◆ **Task**
From the first line to the last, set down the material exactly, leaving out its pictures.

━━━ Information shown

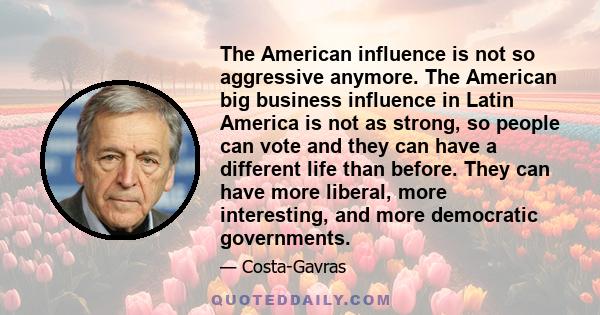 The American influence is not so aggressive anymore. The American big business influence in Latin America is not as strong, so people can vote and they can have a different life than before. They can have more liberal, more interesting, and more democratic governments.

— Costa-Gavras

QUOTEDDAILY.COM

━━━━━━

◆ **Output for this exercise**
 The American influence is not so aggressive anymore. The American big business influence in Latin America is not as strong, so people can vote and they can have a different life than before. They can have more liberal, more interesting, and more democratic governments.

— Costa-Gavras

QUOTEDDAILY.COM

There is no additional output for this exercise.